Lo dicono i numeri, nel Salento ci sono picchi di morte per tumore. I dati recenti della Lilt (Lega italiana lotta ai tumori) saranno resi noti a giorni, LeccePrima ne pubblica alcuni in anteprima. Nel 2013, l'ultimo anno analizzato al momento, hanno perso la vita 2mila e 330 salentini. Aumentano le patologie correlate ai danni ambientali.

Si stanno verificando, sempre più velocemente, non soltanto casi di tumori a tutti gli organi, con picchi al polmone e alla vescica. Ma si registra anche un'impennata di infertilità tra uomini e donne, poiché l’inquinamento sta avendo impatti sugli ormoni, provocando endrocinopatie e malattie neurodegerative croniche. E non è finita.  "Sempre più spesso, negli ultimi anni in particolare, persino i cardiologi fanno riferimento all’impatto ambientale come possibile causa di patologie cardiovascolari”, dichiara Giuseppe Serravezza, medico e responsabile scientifico della Lilt di Lecce. Le tragiche conseguenze correlate ai danni ambientali sono anche tante altre: si parla di leucemie e linfomi, provocati soprattutto dai pesticidi maneggiati in agricoltura dai lavoratori. O i sarcomi, dei tumori a ossa e muscoli, che invece sono una conseguenza di chi si trova vicino ad aree con presenza di Pcv, come a Burgesi.
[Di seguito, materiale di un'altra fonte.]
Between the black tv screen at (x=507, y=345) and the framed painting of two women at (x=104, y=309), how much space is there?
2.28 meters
A partire dal 1994, la Lilt ha dato il via a un registro tumori in collaborazione con l’Arpa, l’Agenzia regionale per la protezione ambientale per studiare le ripercussioni sulla salute provocate dagli effetti ambientali. Il punto è che, ad allarmare, in quegli anni, erano soltanto le due province confinanti: quelle di Taranto e Brindisi. 

Il settore siderurgico e quello chimico erano gli unici spauracchi del momento: inserire la provincia di Lecce nelle statistiche serviva soltanto come una sorta di “contraltare”, come coferma le  emergenze tarantina e brindisina. E invece, la sorpresa gelò tutti. Da quel report emerse un elevato tasso di mortalità a causa del tumore al polmone e alla vescica si cittadini di sesso maschile in provincia di Lecce.